Arabian Plastic Industrial (TADAWUL:9548) Shareholders Will Want The ROCE Trajectory To Continue

Simply Wall St

Finding a business that has the potential to grow substantially is not easy, but it is possible if we look at a few key financial metrics. Typically, we'll want to notice a trend of growing return on capital employed (ROCE) and alongside that, an expanding base of capital employed. Put simply, these types of businesses are compounding machines, meaning they are continually reinvesting their earnings at ever-higher rates of return. With that in mind, we've noticed some promising trends at Arabian Plastic Industrial (TADAWUL:9548) so let's look a bit deeper.

What Is Return On Capital Employed (ROCE)?

Just to clarify if you're unsure, ROCE is a metric for evaluating how much pre-tax income (in percentage terms) a company earns on the capital invested in its business. To calculate this metric for Arabian Plastic Industrial, this is the formula:

Return on Capital Employed = Earnings Before Interest and Tax (EBIT) ÷ (Total Assets - Current Liabilities)

0.19 = ر.س24m ÷ (ر.س237m - ر.س111m) (Based on the trailing twelve months to June 2025).

Thus, Arabian Plastic Industrial has an ROCE of 19%. On its own, that's a standard return, however it's much better than the 14% generated by the Packaging industry.

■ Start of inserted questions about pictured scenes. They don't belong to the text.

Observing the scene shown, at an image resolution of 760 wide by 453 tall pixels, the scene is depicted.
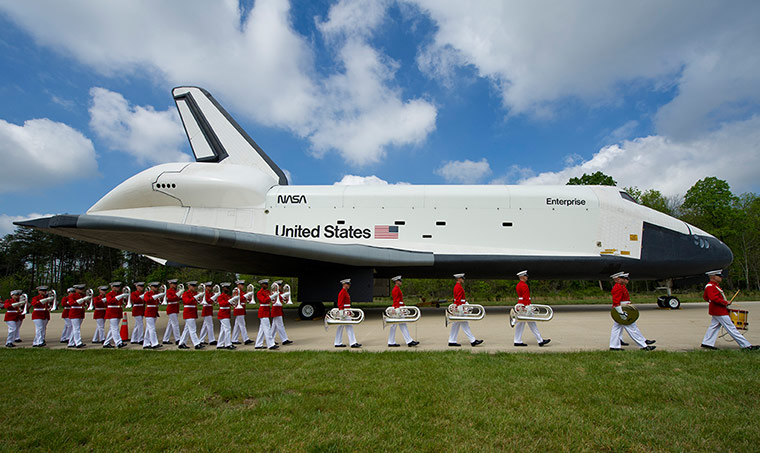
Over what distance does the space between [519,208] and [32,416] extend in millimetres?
11805

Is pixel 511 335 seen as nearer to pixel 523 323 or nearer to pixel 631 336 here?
pixel 523 323

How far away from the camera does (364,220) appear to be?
11.7 m

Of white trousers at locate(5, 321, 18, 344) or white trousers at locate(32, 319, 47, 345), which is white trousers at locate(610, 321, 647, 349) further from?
white trousers at locate(5, 321, 18, 344)

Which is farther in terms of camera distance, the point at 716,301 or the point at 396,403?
the point at 716,301

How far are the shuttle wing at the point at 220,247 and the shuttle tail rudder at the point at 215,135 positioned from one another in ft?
12.8

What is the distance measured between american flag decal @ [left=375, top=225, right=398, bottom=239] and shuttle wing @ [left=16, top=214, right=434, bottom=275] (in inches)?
21.5

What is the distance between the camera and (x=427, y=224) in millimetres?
11734

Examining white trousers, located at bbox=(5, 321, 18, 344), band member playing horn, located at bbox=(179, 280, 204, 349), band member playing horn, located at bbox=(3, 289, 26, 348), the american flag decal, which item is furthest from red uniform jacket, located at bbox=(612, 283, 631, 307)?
white trousers, located at bbox=(5, 321, 18, 344)

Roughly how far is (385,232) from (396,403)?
26.5 feet

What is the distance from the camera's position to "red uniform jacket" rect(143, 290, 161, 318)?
736 centimetres

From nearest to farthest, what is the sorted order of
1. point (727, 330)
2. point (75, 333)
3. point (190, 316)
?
point (727, 330) → point (190, 316) → point (75, 333)

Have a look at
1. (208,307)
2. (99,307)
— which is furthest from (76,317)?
(208,307)

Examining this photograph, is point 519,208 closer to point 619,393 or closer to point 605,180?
point 619,393

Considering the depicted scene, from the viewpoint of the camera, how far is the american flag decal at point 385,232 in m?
11.6
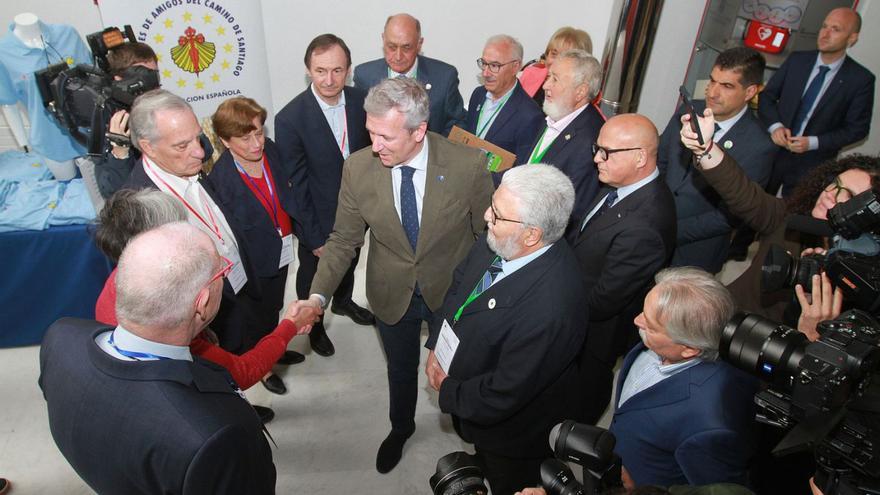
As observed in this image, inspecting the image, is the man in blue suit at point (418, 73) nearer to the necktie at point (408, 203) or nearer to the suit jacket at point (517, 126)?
the suit jacket at point (517, 126)

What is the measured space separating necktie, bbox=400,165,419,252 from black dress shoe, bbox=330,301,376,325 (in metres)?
1.54

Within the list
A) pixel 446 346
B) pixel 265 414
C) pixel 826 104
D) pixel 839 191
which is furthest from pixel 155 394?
pixel 826 104

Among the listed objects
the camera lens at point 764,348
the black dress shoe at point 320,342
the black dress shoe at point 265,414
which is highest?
the camera lens at point 764,348

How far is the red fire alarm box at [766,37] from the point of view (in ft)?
15.6

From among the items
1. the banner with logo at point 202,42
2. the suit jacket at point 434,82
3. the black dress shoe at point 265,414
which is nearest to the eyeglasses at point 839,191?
the suit jacket at point 434,82

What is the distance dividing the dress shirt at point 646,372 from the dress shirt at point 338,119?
224 cm

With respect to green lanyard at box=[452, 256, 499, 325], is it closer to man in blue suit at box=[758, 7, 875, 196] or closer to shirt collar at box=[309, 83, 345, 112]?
shirt collar at box=[309, 83, 345, 112]

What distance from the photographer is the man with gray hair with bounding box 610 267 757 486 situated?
1507 millimetres

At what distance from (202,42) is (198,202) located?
2.37 meters

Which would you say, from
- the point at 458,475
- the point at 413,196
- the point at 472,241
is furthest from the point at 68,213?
the point at 458,475

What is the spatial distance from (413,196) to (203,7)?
2830 millimetres

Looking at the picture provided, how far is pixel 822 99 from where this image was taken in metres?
3.99

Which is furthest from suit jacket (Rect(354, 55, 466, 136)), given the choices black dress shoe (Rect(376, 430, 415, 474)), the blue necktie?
the blue necktie

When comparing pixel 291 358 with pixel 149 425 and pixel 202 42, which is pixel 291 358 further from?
pixel 202 42
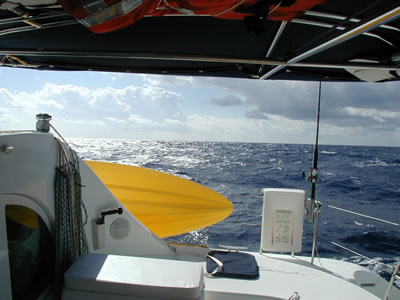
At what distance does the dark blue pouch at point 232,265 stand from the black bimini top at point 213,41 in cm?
157

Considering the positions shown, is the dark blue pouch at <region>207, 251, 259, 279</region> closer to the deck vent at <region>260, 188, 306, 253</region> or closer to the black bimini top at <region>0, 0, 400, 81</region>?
the deck vent at <region>260, 188, 306, 253</region>

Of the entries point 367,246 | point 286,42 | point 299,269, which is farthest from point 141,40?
point 367,246

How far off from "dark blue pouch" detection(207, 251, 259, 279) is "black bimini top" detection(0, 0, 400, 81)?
157 centimetres

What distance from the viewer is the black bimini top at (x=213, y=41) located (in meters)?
1.71

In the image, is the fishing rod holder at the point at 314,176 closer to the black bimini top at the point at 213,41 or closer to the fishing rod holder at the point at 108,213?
the black bimini top at the point at 213,41

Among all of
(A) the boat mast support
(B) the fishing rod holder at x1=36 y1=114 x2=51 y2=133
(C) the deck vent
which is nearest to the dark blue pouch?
(C) the deck vent

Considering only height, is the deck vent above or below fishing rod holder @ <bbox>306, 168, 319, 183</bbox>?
below

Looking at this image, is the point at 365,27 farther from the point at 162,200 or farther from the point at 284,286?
the point at 162,200

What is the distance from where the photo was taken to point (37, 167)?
4.14ft

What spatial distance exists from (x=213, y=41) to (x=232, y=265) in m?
1.77

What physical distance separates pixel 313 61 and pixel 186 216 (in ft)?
8.58

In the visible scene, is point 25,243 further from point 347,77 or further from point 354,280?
point 347,77

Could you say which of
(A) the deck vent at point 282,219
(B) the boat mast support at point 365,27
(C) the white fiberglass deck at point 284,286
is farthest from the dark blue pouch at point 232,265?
(B) the boat mast support at point 365,27

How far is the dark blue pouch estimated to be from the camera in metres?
2.01
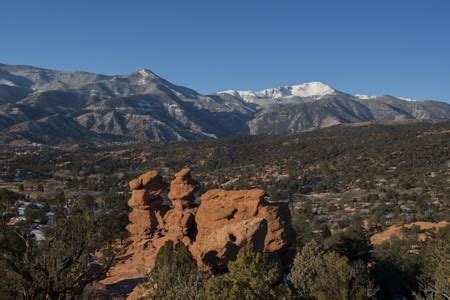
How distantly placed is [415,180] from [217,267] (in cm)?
7483

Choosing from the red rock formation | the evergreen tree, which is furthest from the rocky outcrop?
the evergreen tree

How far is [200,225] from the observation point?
44812 mm

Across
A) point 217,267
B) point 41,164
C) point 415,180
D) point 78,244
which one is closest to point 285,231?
point 217,267

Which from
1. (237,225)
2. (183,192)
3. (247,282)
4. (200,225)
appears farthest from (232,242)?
(183,192)

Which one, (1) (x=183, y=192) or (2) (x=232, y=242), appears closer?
(2) (x=232, y=242)

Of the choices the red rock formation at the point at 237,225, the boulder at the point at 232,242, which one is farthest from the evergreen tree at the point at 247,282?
the red rock formation at the point at 237,225

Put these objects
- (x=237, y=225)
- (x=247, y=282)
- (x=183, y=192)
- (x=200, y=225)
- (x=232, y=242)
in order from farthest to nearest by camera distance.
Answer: (x=183, y=192), (x=200, y=225), (x=237, y=225), (x=232, y=242), (x=247, y=282)

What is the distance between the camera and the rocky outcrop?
3659 cm

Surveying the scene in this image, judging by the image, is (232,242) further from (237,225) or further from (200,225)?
(200,225)

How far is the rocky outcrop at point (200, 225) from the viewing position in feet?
120

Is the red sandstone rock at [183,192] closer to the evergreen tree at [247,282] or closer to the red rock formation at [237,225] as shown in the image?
the red rock formation at [237,225]

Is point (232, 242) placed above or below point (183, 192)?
below

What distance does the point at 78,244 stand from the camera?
20.3 metres

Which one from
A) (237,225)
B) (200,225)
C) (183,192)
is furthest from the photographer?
(183,192)
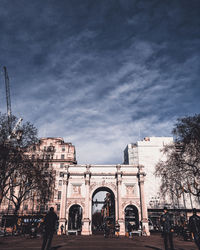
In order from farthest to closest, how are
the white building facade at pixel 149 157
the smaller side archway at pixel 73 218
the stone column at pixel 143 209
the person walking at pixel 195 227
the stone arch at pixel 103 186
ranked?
the white building facade at pixel 149 157 < the smaller side archway at pixel 73 218 < the stone arch at pixel 103 186 < the stone column at pixel 143 209 < the person walking at pixel 195 227

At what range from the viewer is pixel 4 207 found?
49250 millimetres

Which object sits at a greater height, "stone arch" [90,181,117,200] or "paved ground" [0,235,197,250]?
"stone arch" [90,181,117,200]

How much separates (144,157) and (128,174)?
27.6 metres

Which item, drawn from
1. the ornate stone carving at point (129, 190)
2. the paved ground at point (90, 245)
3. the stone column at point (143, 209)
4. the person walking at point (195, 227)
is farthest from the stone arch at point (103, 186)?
the person walking at point (195, 227)

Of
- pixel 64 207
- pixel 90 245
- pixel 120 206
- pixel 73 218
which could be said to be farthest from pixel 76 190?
pixel 90 245

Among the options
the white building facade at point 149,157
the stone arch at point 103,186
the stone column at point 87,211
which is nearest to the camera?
the stone column at point 87,211

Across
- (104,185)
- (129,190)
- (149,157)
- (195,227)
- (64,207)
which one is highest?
(149,157)

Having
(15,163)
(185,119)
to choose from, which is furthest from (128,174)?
(15,163)

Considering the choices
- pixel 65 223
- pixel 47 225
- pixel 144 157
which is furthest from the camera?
pixel 144 157

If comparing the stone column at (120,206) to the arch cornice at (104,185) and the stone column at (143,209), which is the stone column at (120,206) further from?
the stone column at (143,209)

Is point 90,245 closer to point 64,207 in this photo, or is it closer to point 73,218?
point 64,207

Check out our latest analysis for Arabian Plastic Industrial

SASE:9548 Return on Capital Employed November 13th 2025

Historical performance is a great place to start when researching a stock so above you can see the gauge for Arabian Plastic Industrial's ROCE against it's prior returns. If you'd like to look at how Arabian Plastic Industrial has performed in the past in other metrics, you can view this free graph of Arabian Plastic Industrial's past earnings, revenue and cash flow.

So How Is Arabian Plastic Industrial's ROCE Trending?

We like the trends that we're seeing from Arabian Plastic Industrial. The data shows that returns on capital have increased substantially over the last four years to 19%. Basically the business is earning more per dollar of capital invested and in addition to that, 38% more capital is being employed now too. This can indicate that there's plenty of opportunities to invest capital internally and at ever higher rates, a combination that's common among multi-baggers.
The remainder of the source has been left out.